Perhaps the simplest way for someone to think about sensor fusion is to picture a home security system consisting of multiple surveillance cameras set up throughout the different rooms of a house. If all of the cameras are linked to one central room containing a single television monitor for each camera, there will be a wall of images which represents the aggregate surveillance data for the entire house. This aggregate combination of images illustrates the additional benefits of fusing the images together into a single whole; by having all of the camera information broadcast to a central location, it becomes much easier to track the movements and activities of individuals in the house.
This can be contrasted against a situation where there is only a single television screen and the observer must cycle through the different cameras to obtain the desire image. The observer is still getting the exact same data, but the fact that the information is obtained in disparate pieces — as opposed to a seamless whole — makes the surveillance process far more difficult to execute. Gathering data on an intruder in a sensory-fused environment provides extra information; in certain cases, overlapping camera coverage zones will provide a multi-angle view of the intruder, making identification and observation that much easier. In a non-sensory-fused environment, having to cycle through images on a single screen will deprive the observer of these multi-angle benefits. Although it provides the exact same views, an observer benefits more from having the images fused together.

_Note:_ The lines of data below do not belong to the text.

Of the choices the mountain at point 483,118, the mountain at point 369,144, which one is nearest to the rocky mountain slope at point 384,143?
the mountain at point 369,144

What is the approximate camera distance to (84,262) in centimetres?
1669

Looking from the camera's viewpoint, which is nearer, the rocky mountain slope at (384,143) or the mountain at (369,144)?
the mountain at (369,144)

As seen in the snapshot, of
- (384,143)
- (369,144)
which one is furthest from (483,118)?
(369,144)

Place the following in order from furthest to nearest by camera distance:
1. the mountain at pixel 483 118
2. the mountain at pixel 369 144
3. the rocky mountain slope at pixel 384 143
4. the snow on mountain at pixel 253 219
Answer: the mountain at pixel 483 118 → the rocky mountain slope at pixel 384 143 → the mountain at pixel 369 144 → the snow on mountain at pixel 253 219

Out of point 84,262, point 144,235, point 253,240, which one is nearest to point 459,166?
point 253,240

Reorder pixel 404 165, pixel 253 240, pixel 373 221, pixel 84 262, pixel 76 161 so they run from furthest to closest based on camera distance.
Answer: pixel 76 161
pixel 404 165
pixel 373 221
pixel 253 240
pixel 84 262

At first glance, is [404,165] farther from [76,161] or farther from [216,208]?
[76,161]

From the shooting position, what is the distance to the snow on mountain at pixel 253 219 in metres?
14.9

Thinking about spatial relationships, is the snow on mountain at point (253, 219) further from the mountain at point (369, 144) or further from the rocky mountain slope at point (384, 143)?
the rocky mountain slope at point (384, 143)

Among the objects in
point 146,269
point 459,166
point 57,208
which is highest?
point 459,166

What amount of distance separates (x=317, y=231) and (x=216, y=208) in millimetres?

This is a decentralized example of sensory fusion; the observer must piece together the camera feed data using his own judgment and knowledge. This can be compared against a centralized sensor fusion environment, where some party at a central location combines the data sources before forwarding the end-result to the client. When selecting one or the other, experience is an important determining factor. In an environment where the client has expertise at sorting through and meshing together disparate pieces of data, a decentralized approach can allow the client to use his professional judgment with the raw data. When the client has less experience, a centralized approach can allow more skilled individuals to sort through the raw data, forwarding only the most relevant information to the client.